Arguments pertinents
La décision repose sur l’examen de la recevabilité du recours et des moyens qui ont été présentés. La Cour a précisé qu’elle a scrupuleusement vérifié les éléments du dossier, prédéterminant qu’"il n'existe, en l'espèce, aucun moyen de nature à permettre l'admission du pourvoi." Ce raisonnement indique que la Cour a uniquement évalué la forme et la validité des arguments soulevés sans entrer dans le fond du litige, axant son appréciation sur les critères de recevabilité stipulés par le Code de procédure pénale.
Interprétations et citations légales
Dans cette décision, la Cour a fait application de l'article 567-1-1 du Code de procédure pénale, qui régit les conditions de recevabilité des pourvois.
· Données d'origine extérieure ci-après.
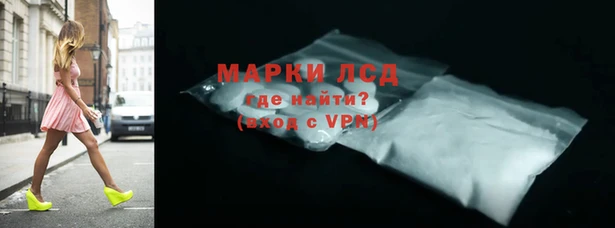 меф VHQ Новозыбков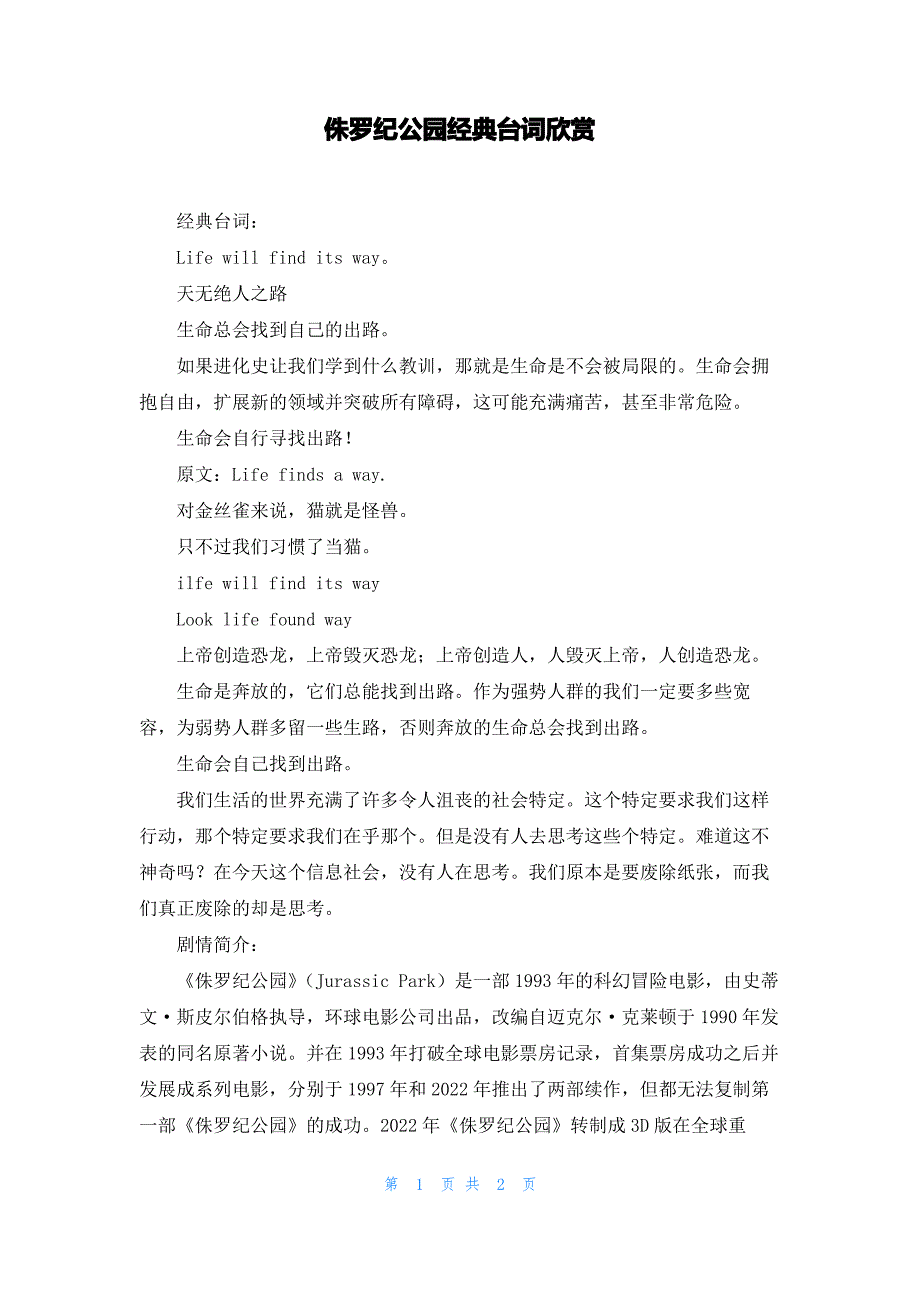 侏罗纪公园经典台词欣赏_第1页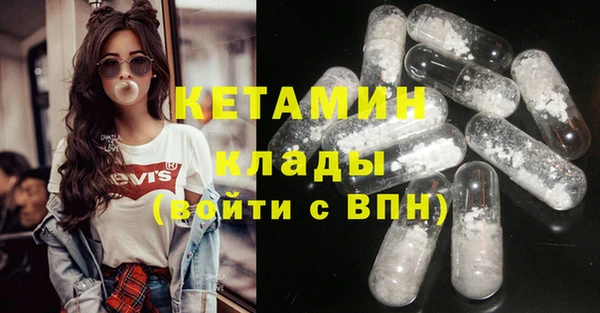 jwh Переславль-Залесский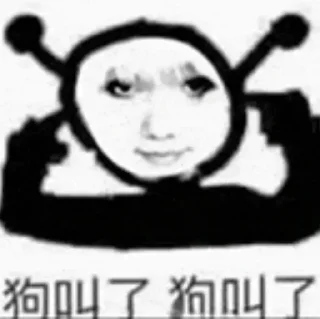 Телеграм стикер 😆 能量机器人 @yaoyiyaobot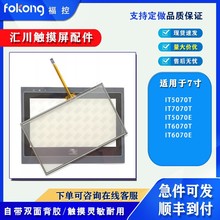 NIT5070T IT6070E IT7070T IT7070E IT6070TS-F01|屣oĤ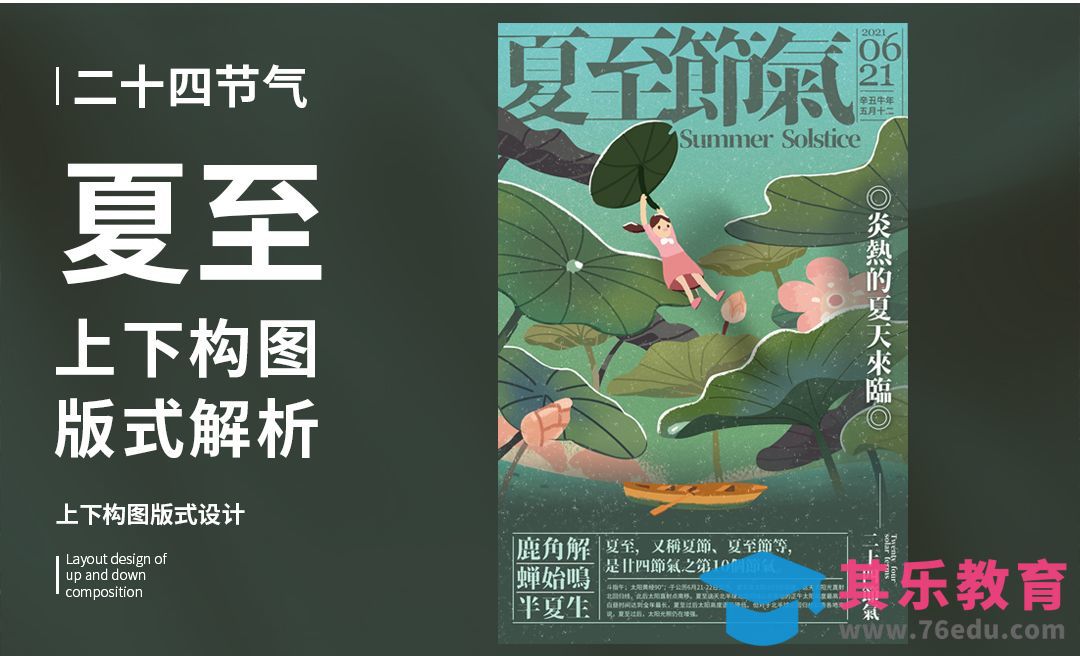 PS-「夏至荷塘」上下构图版式解析[虎课网平面设计视频教程][图片排版配色MP4高清全集 ]-第1张图片-我要自学网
Il est utile de préciser que cet article permet une vérification préalable des moyens avancés avant d'autoriser l'examen du fond.
« Après avoir examiné tant la recevabilité du recours que les pièces de procédure, la Cour de cassation constate qu'il n'existe, en l'espèce, aucun moyen de nature à permettre l'admission du pourvoi. » Cette citation souligne la procédure suivie et le seuil élevé requis pour que le pourvoi soit admis.
De plus, concernant les intérêts civils, la Cour a renvoyé à l'article 618-1 du Code de procédure pénale, qui prévoit des dommages-intérêts liés à l'indemnisation des victimes dans le cadre des poursuites pénales. La mention de la somme fixée à 2 500 euros illustre l'application de cette disposition légale, affirmant ainsi la dimension tant pénale que compensatoire de la procédure.
En somme, la décision démontre le souci de la Cour de maintenir des standards élevés de recevabilité pour les pourvois en matière pénale, tout en veillant également à protéger les intérêts des victimes par le biais d'indemnités.